There are so many ways divorced parents can create conflict once they’re parenting in two homes. They may not mean to, or they may not understand that their actions cause tension and strife for their children, playing a tug-of-war with the other parent for attention and favor.
One area where divorced parents go awry is in the area of big gifts – cell phones, cars, computers, and other expensive items. Without an agreed-upon plan, these big-ticket, and often pricey, purchases can cause many issues when parenting after divorce.
Maybe a teen drives home in a brand new car, purchased by one parent for the teen’s birthday without first consulting the other parent. Suddenly a well-intentioned gift becomes a contest between the parents.
Even in less dramatic instances, an expensive purchase by one parent can quickly turn to conflict. Whenever possible, parents need to come to an agreement about how they’ll handle big purchases, especially when kids are bringing them back and forth between homes.
It’s also not only about the purchase. It’s about what happens next.
What if the screen cracks on a new phone? Who pays for gas, insurance, and car repairs? What if the laptop breaks?
Especially when items suffer damage at the home of the non-purchasing parent, whose responsibility are the repairs? And what if it is the actual fault of the non-purchasing parent? Say a child won’t hand over his cell phone at the other parent’s home, and a tug-of-war leads to a broken phone.
Ideally, parents talk about expensive items that are going to be needed down the line. If one can afford something and wants to buy it for their child, they should still consult with the other parent as a courtesy, and then allow the child to bring it back and forth between homes.
In most parenting time agreements, it is understood that a child’s items are theirs – not the possessions of their parents. Thus, they can bring things back and forth between homes.
It doesn’t always play out that way, though. Some parents claim that if they buy electronics, they retain control – or worse, they must remain at their house. That can complicate a child’s life when, say, a laptop or iPad is used for schoolwork or to stay in touch with friends. Forcing them to leave it at one home can seriously hinder their ability to progress and grow, and feel connected despite having to shuffle between homes.

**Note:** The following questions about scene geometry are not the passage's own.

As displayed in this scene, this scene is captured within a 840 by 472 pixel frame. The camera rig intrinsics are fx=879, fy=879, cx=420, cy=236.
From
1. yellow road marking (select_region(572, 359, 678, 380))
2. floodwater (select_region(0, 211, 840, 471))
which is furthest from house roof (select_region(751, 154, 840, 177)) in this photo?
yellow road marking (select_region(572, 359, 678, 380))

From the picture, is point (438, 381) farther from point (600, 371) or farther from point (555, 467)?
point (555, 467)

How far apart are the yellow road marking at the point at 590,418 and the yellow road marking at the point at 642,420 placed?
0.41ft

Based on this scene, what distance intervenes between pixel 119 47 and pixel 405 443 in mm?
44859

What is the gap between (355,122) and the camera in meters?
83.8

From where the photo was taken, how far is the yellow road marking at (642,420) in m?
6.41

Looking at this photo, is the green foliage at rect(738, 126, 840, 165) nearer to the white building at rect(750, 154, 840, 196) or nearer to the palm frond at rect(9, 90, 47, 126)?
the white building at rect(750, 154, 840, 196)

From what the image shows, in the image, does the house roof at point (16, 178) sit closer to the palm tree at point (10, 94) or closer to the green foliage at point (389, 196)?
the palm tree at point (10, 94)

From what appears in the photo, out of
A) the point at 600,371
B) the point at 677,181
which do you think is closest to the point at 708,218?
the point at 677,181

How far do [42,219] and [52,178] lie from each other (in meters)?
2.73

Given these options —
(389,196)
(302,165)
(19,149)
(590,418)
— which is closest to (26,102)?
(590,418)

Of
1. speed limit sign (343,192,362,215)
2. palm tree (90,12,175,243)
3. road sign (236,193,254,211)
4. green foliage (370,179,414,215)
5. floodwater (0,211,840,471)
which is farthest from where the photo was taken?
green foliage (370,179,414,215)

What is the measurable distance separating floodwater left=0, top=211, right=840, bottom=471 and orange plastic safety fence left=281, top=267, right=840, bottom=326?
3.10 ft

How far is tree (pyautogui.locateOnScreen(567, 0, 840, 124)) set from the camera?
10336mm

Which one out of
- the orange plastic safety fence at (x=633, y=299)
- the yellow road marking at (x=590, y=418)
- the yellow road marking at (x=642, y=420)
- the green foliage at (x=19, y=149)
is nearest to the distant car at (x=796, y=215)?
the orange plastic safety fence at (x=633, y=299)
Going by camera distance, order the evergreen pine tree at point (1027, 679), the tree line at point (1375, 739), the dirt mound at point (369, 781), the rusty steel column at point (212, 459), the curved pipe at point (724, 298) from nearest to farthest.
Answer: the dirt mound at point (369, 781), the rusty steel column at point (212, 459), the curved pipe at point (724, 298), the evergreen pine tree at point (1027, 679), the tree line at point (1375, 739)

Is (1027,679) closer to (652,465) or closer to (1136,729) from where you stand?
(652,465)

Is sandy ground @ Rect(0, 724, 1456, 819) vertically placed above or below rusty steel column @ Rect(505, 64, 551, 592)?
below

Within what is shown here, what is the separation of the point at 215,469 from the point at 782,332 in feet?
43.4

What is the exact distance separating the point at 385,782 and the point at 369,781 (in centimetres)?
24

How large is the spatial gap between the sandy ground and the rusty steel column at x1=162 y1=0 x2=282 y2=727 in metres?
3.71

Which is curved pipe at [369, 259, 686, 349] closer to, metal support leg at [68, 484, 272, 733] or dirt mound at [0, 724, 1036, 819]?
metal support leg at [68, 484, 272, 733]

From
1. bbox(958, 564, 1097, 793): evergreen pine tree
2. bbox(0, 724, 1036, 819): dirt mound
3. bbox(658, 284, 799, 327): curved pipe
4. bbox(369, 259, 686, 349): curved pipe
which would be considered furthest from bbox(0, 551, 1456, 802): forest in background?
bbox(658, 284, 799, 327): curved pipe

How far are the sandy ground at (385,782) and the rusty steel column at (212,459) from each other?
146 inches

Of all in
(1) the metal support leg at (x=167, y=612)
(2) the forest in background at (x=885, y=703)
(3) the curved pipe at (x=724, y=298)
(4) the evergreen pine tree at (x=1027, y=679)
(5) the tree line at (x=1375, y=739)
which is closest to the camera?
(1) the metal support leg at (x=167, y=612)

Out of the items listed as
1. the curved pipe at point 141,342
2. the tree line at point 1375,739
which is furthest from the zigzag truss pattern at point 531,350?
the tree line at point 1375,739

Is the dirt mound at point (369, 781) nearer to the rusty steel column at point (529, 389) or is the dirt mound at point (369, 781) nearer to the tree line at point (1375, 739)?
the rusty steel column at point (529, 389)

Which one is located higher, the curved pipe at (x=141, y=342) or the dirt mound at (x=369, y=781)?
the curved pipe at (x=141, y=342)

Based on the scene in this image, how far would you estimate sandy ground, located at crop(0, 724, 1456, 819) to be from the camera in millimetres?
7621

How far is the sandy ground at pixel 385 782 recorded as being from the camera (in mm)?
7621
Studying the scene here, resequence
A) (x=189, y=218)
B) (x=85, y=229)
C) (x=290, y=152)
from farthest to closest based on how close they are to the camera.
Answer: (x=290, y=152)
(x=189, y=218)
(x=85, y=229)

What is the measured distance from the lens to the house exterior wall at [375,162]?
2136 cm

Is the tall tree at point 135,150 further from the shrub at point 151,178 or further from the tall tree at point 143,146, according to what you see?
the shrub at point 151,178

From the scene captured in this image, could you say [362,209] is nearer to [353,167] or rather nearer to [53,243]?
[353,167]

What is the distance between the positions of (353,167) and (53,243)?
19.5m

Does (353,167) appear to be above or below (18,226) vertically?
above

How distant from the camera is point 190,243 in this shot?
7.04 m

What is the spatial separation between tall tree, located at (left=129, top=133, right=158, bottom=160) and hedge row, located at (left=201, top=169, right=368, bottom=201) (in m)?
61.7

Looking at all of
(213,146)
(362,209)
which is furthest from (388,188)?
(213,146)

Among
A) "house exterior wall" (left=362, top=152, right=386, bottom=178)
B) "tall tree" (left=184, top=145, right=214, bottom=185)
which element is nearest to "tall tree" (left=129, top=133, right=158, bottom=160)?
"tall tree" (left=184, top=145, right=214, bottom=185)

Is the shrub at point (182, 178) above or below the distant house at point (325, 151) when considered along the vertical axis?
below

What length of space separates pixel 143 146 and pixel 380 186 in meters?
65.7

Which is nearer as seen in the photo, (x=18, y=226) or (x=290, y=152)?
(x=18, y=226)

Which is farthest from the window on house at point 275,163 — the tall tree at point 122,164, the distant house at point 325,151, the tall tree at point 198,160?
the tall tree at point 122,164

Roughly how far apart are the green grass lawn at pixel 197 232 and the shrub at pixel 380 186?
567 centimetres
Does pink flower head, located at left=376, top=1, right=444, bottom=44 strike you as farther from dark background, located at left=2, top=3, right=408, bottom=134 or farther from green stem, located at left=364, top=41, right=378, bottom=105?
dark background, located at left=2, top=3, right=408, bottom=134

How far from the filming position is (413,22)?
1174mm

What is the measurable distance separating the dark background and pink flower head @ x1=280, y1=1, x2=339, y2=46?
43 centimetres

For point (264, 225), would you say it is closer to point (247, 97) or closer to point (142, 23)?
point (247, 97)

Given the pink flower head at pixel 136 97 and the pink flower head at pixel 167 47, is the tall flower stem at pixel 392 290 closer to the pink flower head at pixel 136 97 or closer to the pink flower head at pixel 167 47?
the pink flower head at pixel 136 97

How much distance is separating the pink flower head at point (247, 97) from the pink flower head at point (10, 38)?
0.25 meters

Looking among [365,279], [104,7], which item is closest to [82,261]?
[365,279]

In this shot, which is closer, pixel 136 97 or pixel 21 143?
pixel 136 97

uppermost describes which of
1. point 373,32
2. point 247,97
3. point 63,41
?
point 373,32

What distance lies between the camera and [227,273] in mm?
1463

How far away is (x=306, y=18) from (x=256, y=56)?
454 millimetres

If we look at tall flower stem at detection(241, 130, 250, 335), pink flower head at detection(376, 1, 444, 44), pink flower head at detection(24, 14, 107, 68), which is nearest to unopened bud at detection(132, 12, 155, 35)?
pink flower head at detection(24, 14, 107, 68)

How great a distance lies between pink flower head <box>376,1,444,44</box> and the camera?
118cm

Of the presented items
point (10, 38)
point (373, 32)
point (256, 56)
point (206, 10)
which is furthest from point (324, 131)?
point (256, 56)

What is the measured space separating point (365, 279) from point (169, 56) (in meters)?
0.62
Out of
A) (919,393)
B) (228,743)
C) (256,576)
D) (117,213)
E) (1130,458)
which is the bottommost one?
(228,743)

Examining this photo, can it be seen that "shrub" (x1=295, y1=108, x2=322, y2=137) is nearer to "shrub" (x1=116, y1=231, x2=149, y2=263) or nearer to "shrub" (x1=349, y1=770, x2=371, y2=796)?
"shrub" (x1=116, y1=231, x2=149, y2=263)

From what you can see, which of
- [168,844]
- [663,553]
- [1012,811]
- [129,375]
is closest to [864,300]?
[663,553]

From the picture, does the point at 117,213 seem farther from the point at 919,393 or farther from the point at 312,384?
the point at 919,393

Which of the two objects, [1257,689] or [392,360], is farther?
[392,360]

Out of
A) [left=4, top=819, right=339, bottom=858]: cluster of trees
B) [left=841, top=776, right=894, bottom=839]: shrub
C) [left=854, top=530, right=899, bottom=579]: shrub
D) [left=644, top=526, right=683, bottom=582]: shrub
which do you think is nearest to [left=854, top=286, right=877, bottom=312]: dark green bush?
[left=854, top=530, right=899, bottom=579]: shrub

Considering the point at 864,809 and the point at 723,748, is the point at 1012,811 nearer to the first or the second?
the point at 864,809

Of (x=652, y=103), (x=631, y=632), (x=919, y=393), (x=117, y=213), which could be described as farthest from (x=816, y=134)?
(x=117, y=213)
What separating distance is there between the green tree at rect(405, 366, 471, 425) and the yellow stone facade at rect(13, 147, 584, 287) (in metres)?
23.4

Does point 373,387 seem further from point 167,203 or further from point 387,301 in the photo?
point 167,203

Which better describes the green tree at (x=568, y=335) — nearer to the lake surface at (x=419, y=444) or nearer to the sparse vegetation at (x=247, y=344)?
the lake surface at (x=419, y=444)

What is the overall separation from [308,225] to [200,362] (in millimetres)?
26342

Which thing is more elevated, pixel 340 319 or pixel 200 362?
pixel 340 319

Divorced parents clearly have different philosophies on many things. The truth is that parents who stay married often have different perspectives, too.
But in a divorce scenario, it’s harder to reconcile differences because the desire to do so has disappeared.
- At what age should a kid get a cell phone?
- How should screen time and social media be monitored and regulated?
Finding answers to these questions is never easy, and even moreso when another goal is to not make the other parent look like an old-fashioned ogre.
Americans are giving children access to phones and screens at younger and younger ages. Some parents are putting screens in the hands of babies just to occupy them!
It’s not all bad. In a divorce, a cell phone gives children unhampered access to both parents. Sometimes, parents can control their children’s parenting time, which could hinder their ability to be in touch with the other parent.
And yet, it’s easy for kids to abuse this access – either surfing the Internet and stumbling upon inappropriate content or constantly calling to complain to one parent about the other.
In an ideal situation, divorced parents develop shared rules that they follow at both homes. This extends to apps and activities, amount of screen time, and other parameters, regardless of who purchased the item.
Most importantly, both parents need access to and passwords for any technological devices and apps, including social media, email, messaging platforms, online games and more. Some parents balk at this idea, but if a kid is under age 18, they have no legal right to privacy. It is perfectly within parental rights – and responsibilities! – to check in and do so frequently to keep them in a safe place.
Co-parenting only works when both parents concede that even after a divorce, they remain a team, committed in their desire to care for and protect their children.